Peter Halley had his first one-man show at International with Monument, the now defunct East Village gallery, in 1985. The large-scale paintings were executed in a hard-edged, impersonal, geometrical style and unmodulated planes of highly-contrasting colors. SoHo had been in search for painterly, figural Neo-Expressionism’s successor, and quickly conglomerated Halley, Ashley Bickerton, Phillip Taafe, and Ross Bleckner into a “movement” alternately called Neo-Geo or Neo-Minimalism, the hallmarks of which were abstraction, rectilinearity, and machine-like finish.

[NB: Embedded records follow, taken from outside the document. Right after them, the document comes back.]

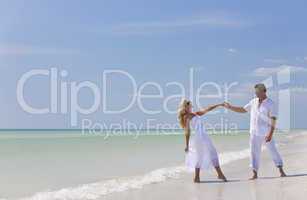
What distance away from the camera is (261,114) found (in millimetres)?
10203

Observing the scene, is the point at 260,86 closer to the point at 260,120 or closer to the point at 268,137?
the point at 260,120

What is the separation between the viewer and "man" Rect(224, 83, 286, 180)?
10094 millimetres

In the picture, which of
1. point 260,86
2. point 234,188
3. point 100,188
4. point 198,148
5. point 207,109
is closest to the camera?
point 234,188

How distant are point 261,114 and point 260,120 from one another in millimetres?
110

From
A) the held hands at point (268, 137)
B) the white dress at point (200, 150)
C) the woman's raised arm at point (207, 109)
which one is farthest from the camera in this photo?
the white dress at point (200, 150)

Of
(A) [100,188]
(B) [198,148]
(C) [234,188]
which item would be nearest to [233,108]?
(B) [198,148]

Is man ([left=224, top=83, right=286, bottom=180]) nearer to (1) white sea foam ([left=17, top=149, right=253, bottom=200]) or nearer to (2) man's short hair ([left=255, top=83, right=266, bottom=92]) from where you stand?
(2) man's short hair ([left=255, top=83, right=266, bottom=92])

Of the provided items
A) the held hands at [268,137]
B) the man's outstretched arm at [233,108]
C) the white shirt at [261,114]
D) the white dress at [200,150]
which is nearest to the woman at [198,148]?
the white dress at [200,150]

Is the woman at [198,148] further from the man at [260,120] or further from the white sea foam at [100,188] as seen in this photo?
the white sea foam at [100,188]

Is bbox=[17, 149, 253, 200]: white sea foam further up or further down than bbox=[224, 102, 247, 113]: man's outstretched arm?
further down

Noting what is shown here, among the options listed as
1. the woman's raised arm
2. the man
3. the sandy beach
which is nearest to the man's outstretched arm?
the man

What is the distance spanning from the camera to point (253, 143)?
410 inches

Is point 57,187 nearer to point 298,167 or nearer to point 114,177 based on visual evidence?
point 114,177

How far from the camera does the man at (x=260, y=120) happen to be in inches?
397
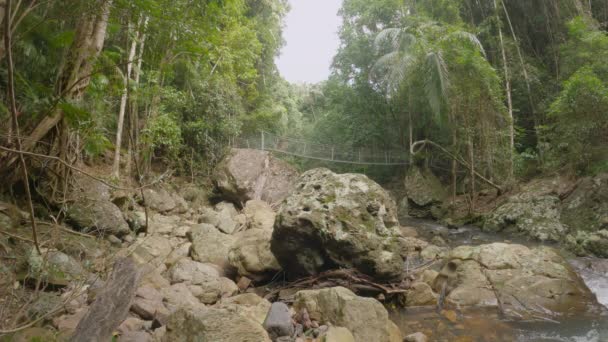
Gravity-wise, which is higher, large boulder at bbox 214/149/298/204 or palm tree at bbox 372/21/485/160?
palm tree at bbox 372/21/485/160

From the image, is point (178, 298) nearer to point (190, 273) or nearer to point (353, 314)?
point (190, 273)

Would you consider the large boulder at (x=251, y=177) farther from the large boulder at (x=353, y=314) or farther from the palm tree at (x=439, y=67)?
the large boulder at (x=353, y=314)

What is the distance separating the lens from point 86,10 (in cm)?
248

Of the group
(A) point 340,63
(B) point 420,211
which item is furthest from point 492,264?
(A) point 340,63

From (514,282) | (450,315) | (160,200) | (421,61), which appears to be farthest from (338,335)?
(421,61)

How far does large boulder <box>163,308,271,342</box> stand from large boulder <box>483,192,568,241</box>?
287 inches

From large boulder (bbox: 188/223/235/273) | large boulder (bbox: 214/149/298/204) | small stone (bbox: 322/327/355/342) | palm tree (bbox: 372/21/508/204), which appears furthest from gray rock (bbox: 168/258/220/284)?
palm tree (bbox: 372/21/508/204)

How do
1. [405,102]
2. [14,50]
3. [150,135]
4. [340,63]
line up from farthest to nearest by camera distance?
[340,63] → [405,102] → [150,135] → [14,50]

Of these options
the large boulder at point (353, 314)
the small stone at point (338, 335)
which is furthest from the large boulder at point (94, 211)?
the small stone at point (338, 335)

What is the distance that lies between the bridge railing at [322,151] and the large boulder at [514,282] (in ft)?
24.3

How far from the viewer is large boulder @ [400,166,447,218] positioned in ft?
39.8

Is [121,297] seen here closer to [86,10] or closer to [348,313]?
[348,313]

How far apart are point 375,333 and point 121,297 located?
1.85m

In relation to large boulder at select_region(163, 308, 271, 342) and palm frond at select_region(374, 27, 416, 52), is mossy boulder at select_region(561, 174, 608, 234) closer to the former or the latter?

Halley’s paintings, however, are not abstract. He began the decade painting radically-simplified architecture, including a recurrent prison cell with an iron-barred window. The title of the first prison-cell painting, The Prison of History(1981), in which one hears echoes of Nietzsche, Frederic Jameson, Foucault and De Man, reminds one that Halley went to Yale in the 1970s, during the heroic years of Deconstruction, semiotics and linguistics-based literary theory (Halley also served as the Director of Graduate Studies in Painting and Printmaking at the Yale University School of Art from 2002-2014). With Mondrian and Ad Reinhardt guiding his way, Halley has spent the last 30 years exploring, refining, elaborating and purifying the formal, material and epistemological aspects of this single motif to great effect and hasn’t come anywhere near exhausting it.
In a 2013 interview, Halley offered the following account of his technique. He continues to describe his work in Saussurian terms, although in the past decade, it has become more lush, joyful and—dare one say—painterly:
I started using Roll-a-Tex® in 1981. You don’t need any special virtuosity to make my paintings. Roll-a-Tex® and Day-Glo are commercial techniques. In the early 80s, artists had returned to using oil painting and brushes, making romantic figurative paintings. I wanted to emphasize the physical signifiers in my paintings. When I wanted to show the ground plane, I put two canvases together. When I wanted to make the geometry feel architectural, I put stucco on it. So the signifiers in my paintings are physical rather than illusionistic. Traditionally, artists are celebrated because of their virtuosity. To me, virtuosity is a little anti-democratic.